Passage ▸

39th LQP Workshop
"Foundations and Constructive Aspects of QFT"
Sonderforschungsbereich 878 "Groups, Geometry & Actions"
Münster, 20-21 January, 2017
Announcement
This series of workshops is devoted to talks in the areas of quantum
field theory, quantum statistical mechanics, quantum information,
non-commutative geometry, quantum gravity and cosmology, or
related topics of mathematical physics and mathematics.
By tradition, young researchers are particularly encouraged
and invited to report on their M.Sc. or PhD thesis results.
The workshop will start on Friday, January 20,
12h00 with a special lecture. The regular programme starts at 14h15 and
finishes on Saturday, January 21, at about 15h30.
Location & Accomodation
The workshop will take place in the M5 lecture hall of
the Mathematics department, Einsteinstraße 62.
To use the wireless network please configure eduroam at your
home institution before coming to Münster.
For participants registered before December 15 we booked, on their request, a room in one of these hotels:
- Hotel Jellentrup, Hüfferstr. 52 (map), at 650m walk from the workshop venue,
- Haus Niemann, Bentelerstr. 4 (map), at 1500m walk from the workshop venue.

The problem ▸ Write the next part of the workshop announcement, picking up after its final sentence. The records that follow have no connection to the workshop announcement.

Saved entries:
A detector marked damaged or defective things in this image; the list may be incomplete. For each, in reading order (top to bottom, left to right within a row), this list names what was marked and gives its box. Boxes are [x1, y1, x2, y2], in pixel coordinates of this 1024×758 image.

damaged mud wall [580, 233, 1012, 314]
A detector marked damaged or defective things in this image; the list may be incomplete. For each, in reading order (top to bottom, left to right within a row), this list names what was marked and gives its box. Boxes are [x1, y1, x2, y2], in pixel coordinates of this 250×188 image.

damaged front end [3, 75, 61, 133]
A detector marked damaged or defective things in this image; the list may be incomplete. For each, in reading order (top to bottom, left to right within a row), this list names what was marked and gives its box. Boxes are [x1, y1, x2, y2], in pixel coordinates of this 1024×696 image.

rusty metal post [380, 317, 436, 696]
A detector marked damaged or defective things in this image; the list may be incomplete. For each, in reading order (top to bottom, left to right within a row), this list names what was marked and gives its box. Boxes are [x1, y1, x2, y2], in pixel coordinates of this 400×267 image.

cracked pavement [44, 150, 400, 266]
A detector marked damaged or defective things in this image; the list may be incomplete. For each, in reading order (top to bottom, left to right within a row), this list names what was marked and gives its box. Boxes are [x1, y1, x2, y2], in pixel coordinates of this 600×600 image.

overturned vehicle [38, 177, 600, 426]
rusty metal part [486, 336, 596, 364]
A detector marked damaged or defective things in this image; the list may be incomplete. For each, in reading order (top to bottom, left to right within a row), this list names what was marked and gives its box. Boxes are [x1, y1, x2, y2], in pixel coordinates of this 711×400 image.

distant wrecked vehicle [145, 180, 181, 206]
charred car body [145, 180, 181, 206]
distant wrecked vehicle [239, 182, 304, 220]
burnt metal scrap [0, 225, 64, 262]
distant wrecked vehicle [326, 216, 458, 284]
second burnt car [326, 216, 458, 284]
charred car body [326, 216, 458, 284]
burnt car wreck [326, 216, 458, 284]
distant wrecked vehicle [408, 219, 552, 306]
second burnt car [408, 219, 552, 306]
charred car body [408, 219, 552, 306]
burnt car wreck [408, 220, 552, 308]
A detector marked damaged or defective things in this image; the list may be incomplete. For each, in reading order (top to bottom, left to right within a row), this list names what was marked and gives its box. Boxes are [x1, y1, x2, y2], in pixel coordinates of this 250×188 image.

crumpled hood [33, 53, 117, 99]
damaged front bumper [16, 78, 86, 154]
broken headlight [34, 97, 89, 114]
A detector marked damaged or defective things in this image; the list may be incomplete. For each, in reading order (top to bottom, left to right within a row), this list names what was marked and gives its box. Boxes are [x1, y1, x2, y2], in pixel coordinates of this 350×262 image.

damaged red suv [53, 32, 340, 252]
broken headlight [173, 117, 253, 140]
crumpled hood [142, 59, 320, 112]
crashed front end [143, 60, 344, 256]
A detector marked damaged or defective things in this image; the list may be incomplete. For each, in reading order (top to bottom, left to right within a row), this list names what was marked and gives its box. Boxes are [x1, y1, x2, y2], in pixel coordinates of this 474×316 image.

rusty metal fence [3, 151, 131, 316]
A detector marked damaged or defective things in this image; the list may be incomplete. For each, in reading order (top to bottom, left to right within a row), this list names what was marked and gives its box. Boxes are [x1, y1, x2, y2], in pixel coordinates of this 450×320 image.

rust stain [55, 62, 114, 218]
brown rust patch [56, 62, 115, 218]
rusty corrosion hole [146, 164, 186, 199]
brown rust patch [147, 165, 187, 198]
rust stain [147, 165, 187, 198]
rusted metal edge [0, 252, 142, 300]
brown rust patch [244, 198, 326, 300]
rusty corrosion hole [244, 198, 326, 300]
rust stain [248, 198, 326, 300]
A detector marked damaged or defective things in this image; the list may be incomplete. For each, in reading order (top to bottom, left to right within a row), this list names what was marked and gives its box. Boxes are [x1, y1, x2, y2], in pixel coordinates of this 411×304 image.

Response to this exercise ▸
Friday evening there is a conference dinner at
I Galletti, An der
Germania Brauerei 4 (map).
The restaurant is located 1800m away from the
workshop venue, 2500m from hotel Jellentrup and 2000m from Haus Niemann.
Next to the restaurant there is a small ice rink (maybe 500m2),
open until 22h00. You can save 6 EUR by bringing your own skates.
Registration
To register, please send an email to (raimar -at- math.uni-muenster.de) indicating the following:
Affiliation:
Program
Note: The talk by Detlev Buchholz will take place at the Institute for Theoretical Physcis,
Wilhelm-Klemm-Straße 9, lecture hall 404 (map).
All other talks will take place at the
Mathematical Institute, Einsteinstraße 62, lecture hall M5 (map).
Abstracts
Infrared problems appear in the setting of quantum field theory with long range forces at various levels: by divergences in perturbation theory, the failure of ordinary scattering theory and the inapplicability of fundamental results of the axiomatic approach. Whereas the first two problems found well-established solutions, the general (model independent) understanding of basic features, such as the existence of charge conjugation and of particle statistics remained to be longstanding open problems. In this talk solutions are presented which are based on the insight that experimental limitations (the arrow of time) provide a natural Lorentz invariant infrared regularization. Based on it simple charges of electric type and their conjugates, the statistics of the corresponding sectors and their covariance and energetic properties can unambiguously be determined and classified. (Joint work with the late John E. Roberts)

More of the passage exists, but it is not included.